By Katherine Jamieson
Oscar Baez '08
When Oscar Báez chose to come to Amherst, his parents weren’t happy. “They thought going to Western Mass. was going very far,” says Báez, whose family lives in Boston. Little did they know that their son would soon be studying and working around the world.
Báez, who was born in the Dominican Republic and became an American citizen while in college, told Amherst magazine in 2008 that a life goal was “to never stop traveling.” After studying Latin, Chinese, Italian, Arabic and Portuguese, he won a Watson Fellowship to study language policy in five countries. In places as disparate as Turkey and South Africa, he interviewed sociolinguists, NGO workers and government officials about their efforts to preserve languages that are in declining use or in danger of becoming extinct.

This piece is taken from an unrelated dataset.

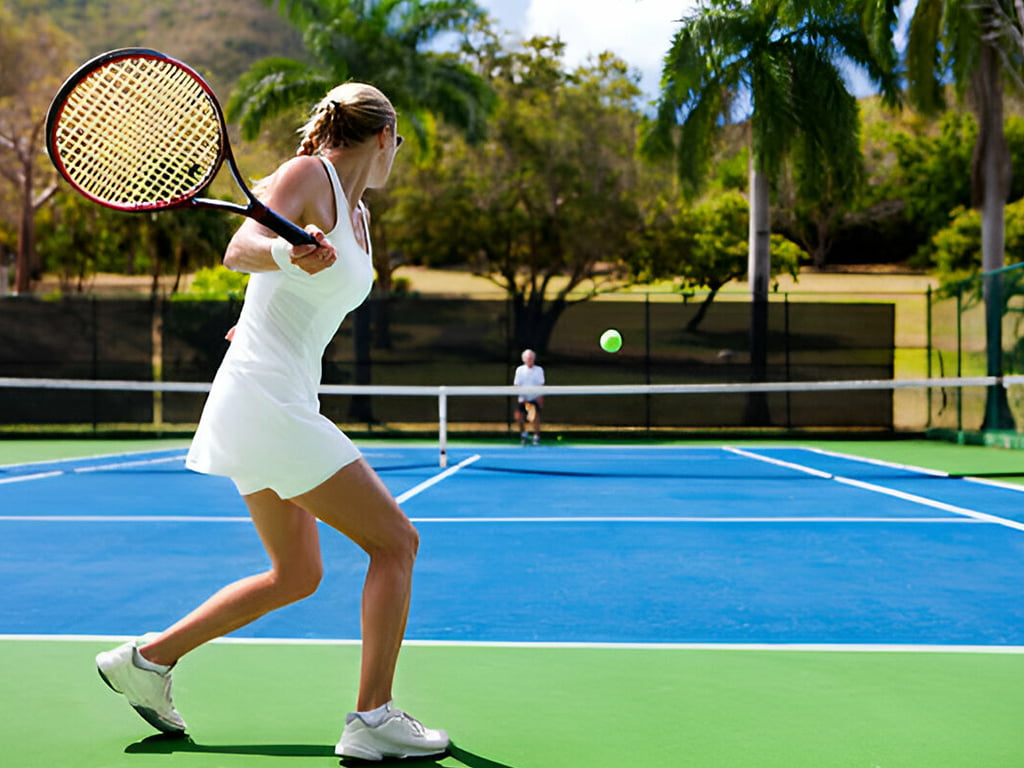 Nefes Orman Tenis Kulübü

He was visiting family in the Dominican Republic when the January 2010 earthquake struck nearby Haiti. He connected with a friend at the Clinton Foundation, which was looking for Spanish-speaking volunteers to help run emergency operations. “It was the hardest I’ve worked,” Báez says. “The most was at stake; it wasn’t just research. If I didn’t get the truck there and the gas, then people wouldn’t have water.”

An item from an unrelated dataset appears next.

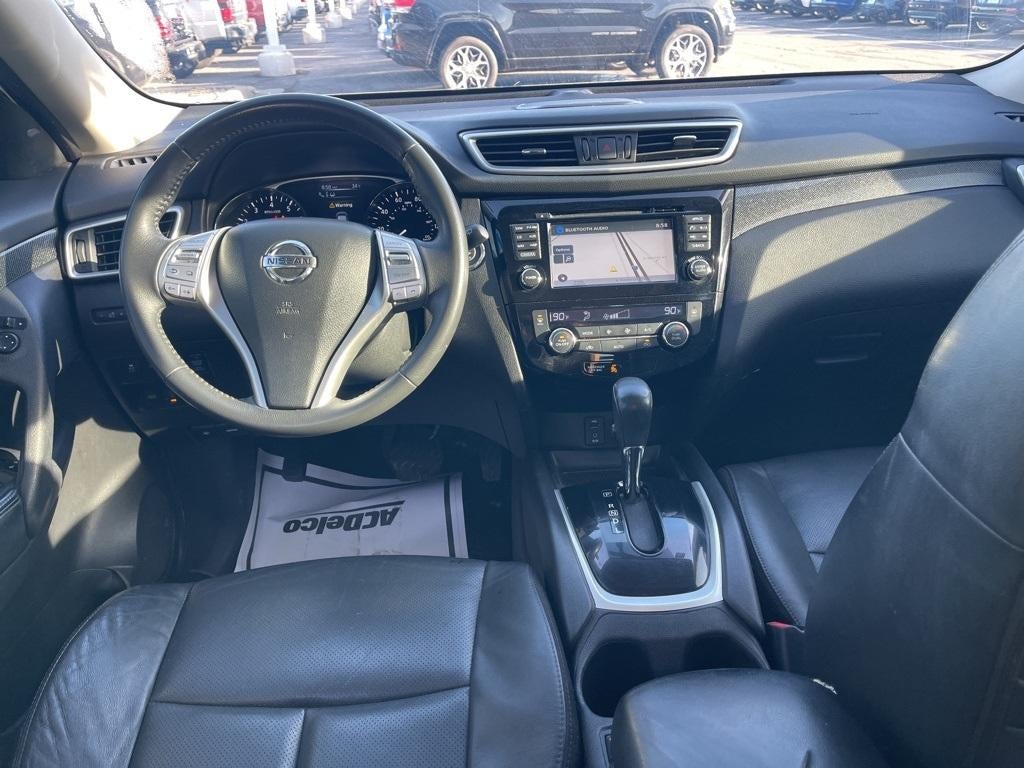 2015 Nissan Rogue SL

While doing earthquake relief, Báez also applied and was admitted to Harvard’s Kennedy School of Government. His parents are happy to have him back in the Boston area, but he won’t be there for long: A State Department fellowship requires that he work as a U.S. Foreign Service officer for at least three years—a “dream job,” Báez says, as he’ll be paid to learn languages and follow political changes. He doesn’t know what he’ll do long-term, but his goal hasn’t changed since graduation. “I’d like to go back,” he says, “to all the countries I’ve gone to.”